Render the lines from the one containing "Which among the options" through the one containing "is nearest to", both included, as a Markdown table with the columns Row and Line, skipping any blank lines.
** START MATERIAL PROVIDED **
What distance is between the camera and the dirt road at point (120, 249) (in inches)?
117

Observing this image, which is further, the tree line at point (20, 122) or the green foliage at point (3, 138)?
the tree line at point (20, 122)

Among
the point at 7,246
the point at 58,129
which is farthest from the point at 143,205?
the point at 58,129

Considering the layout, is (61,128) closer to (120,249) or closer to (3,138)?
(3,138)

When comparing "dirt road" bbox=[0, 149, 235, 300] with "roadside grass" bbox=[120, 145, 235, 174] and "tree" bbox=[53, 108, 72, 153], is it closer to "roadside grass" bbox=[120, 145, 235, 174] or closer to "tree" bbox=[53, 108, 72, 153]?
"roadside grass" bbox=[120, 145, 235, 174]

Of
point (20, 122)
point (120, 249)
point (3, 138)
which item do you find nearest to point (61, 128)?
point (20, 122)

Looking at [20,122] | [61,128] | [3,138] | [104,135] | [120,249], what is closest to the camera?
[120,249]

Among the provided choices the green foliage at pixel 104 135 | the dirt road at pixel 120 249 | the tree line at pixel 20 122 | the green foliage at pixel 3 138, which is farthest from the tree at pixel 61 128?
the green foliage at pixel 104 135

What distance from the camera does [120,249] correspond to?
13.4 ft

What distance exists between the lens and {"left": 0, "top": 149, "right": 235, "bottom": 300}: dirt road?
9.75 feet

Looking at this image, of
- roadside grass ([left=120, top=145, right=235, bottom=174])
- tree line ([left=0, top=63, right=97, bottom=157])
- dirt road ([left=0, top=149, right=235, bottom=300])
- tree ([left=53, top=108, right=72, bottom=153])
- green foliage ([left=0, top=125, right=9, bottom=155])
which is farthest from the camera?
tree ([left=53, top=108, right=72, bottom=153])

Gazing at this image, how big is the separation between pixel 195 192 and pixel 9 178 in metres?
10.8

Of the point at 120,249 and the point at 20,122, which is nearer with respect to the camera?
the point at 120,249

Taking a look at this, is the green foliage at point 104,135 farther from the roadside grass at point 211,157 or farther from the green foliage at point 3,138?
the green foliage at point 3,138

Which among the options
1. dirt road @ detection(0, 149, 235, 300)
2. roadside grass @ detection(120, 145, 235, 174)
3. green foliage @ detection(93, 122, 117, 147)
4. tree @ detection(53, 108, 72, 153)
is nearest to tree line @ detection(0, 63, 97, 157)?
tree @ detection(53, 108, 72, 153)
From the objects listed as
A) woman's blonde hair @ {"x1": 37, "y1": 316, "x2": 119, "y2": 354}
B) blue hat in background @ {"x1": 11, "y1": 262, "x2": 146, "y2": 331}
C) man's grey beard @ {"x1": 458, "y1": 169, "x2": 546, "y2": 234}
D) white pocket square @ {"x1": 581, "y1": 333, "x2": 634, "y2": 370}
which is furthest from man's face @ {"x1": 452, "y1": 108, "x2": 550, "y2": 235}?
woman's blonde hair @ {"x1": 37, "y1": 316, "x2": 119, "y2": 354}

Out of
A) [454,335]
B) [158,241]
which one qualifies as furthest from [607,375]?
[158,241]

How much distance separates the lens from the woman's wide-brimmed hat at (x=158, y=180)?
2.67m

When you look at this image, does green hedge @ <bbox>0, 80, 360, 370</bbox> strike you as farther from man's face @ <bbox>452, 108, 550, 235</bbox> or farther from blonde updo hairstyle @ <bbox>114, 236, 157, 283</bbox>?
** END MATERIAL PROVIDED **
## [TASK ANSWER]
| Row | Line |
|---|---|
| 1 | Which among the options |
| 2 | 1. dirt road @ detection(0, 149, 235, 300) |
| 3 | 2. roadside grass @ detection(120, 145, 235, 174) |
| 4 | 3. green foliage @ detection(93, 122, 117, 147) |
| 5 | 4. tree @ detection(53, 108, 72, 153) |
| 6 | is nearest to tree line @ detection(0, 63, 97, 157)? |